Apple’s executives will not return my calls or answer my email messages. Why not? I am merely a customer who writes about Apple from time to time, and I have a few questions to ask about how the company conducts business.
For example, why did Apple downgrade the Mac mini and why doesn’t Apple upgrade the Mac mini? You know. Stuff like that. Here’s another question I would ask. “What’s up with the Notch on the iPhone X screen?” I have answers. They are just not official answers.
Questions about decisions Apple makes are many and varied. Why didn’t Apple put those new OLED displays into iPhone 8 and iPhone 8 Plus? Apple won’t tell me, but it should be obvious. No component manufacturer– Samsung, I’m looking at you— can make the number of OLED displays Apple needs. That’s a problem with other components, too, so Apple has begun to spread out the iPhone’s product line. iPhone SE, iPhone 6s and 6s Plus, iPhone 7 and 7 Plus, iPhone 8 and 8 Plus, iPhone X. Each model has different components which helps Apple’s supply chain and manufacturing capability.
Think choices and tradeoffs.
Now you’ll begin to understand the issues with the Notch at the top of iPhone X’s new OLED display. Look at iPhone 8, iPhone X, iPhone 8 Plus.
The visuals are striking and telling. iPhone 8 and 8 Plus use a new LCD display, new camera, and new CPU, the A11 Bionic. Otherwise, they’re similar to iPhone 7 and 7 Plus. iPhone X is in the middle of the image above and has notable differences. The overall size is between iPhone 8 and iPhone 8 Plus, but the display– OLED from Samsung– is larger than iPhone 8 Plus. The side and bottom bezels are gone. No chin. No forehead. And, no Home button. It’s gone in iPhone X. Gone.
Choices and tradeoffs.
It’s possible that Apple wanted the Home button to be built into the display but the technology to make it happen isn’t quite here yet; not for the older LCD display design, and not for the newer OLED display design, and certainly not a component available in the numbers Apple needs to satisfy the market. Also not quite here yet– but on the way– is the alternative. Face ID. Face recognition. Yeah, sure, face recognition is nothing new; it’s been around here and there for years. But so was fingerprint recognition but Apple’s Touch ID fingerprint sensor made the market because it worked better than competitor alternatives.
From what we have seen of Face ID, the same revolution is about to happen.

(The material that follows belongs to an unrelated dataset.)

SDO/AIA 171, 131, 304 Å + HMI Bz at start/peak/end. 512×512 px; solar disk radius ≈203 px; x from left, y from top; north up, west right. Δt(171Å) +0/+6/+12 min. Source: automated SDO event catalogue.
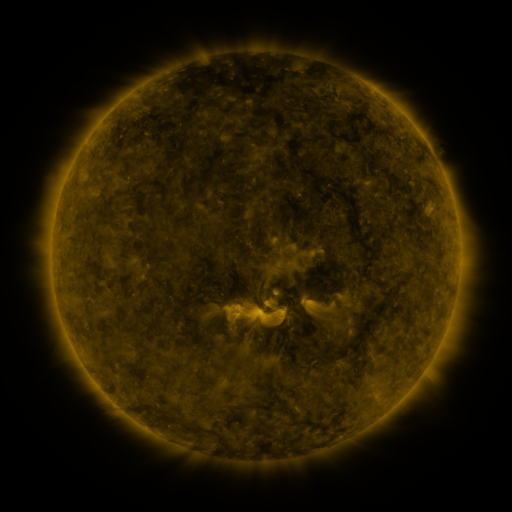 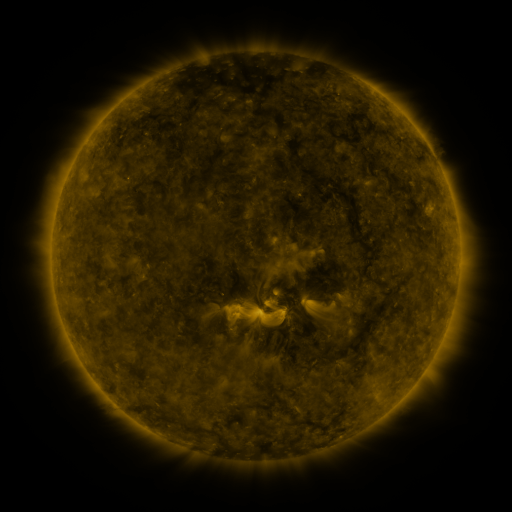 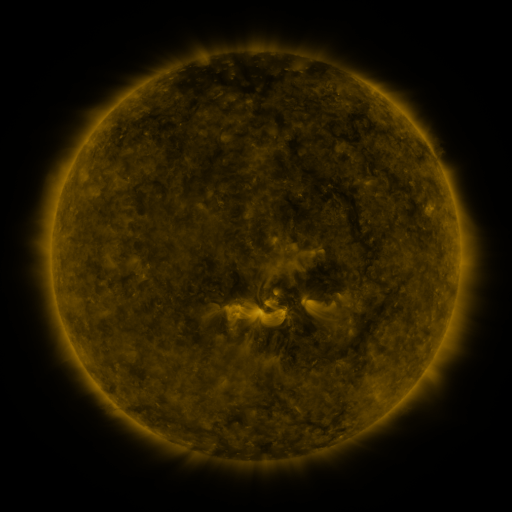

Apple was willing to dump the mature and effective Touch ID for a new technology that could revolutionize how we secure our mobile devices. Face ID uses a marketing term– TrueDepth– to describe how the facial recognition system works. The front of the iPhone must have space to house a camera and sensors and lights. Those components work in concert to implement Face ID’s face recognition system. Those components need to be housed somewhere on the front of the iPhone’s display. Where?
Choices and tradeoffs.
The technology is not available to put Touch ID into the display. The technology is not available to put Face ID’s component into the display so they are invisible to the user.
Ipso facto and alakazam. The Notch.
Notch is a design choice based upon available technological capabilities. Love it or hate but deal with it. Physics are involved. Did customers complain about the huge chin space iPhone’s Home button required? Did critics howl about the huge forehead space the iPhone’s camera required? Did anybody complain about the wide bezels on the right and left of each iPhone?
So, why all the noise about the Notch?
Easy. Notch is visible. Notch is big. Notch is a distraction. Like other design and manufacturing choices based upon available technology, the issue with Notch will go away. Notch is a beautifully ugly design. It’s beautiful because it works magic. It’s a visual cue so you know what to look at when you raise to unlock iPhone X. Remember, beauty lies in the eyes of the beholder. Next year no one will remember the ugly Notch. As with the older and thicker bezels, chin and forehead, we will look past the Notch and see the beauty of how it is used and what it does.
Be impressed with the technology and capability of what is in the Notch. Note that Apple made side bezels and chin almost disappear and the space needed for a Home button is gone. More iPhone. Less space. That should be considered a good thing. Instead, critics are howling about the most important technology revolution because of where it is located. Exactly where it needs to be.
Choices and tradeoffs.
Mark my words today– this time next year, after Apple puts a Notch in all the new iPads, iPhones, MacBooks, and iMacs, the Notch will prevail and live on while critics and their words will be forgotten. The Notch is a beautifully ugly design. Visually distinctive and highly functional.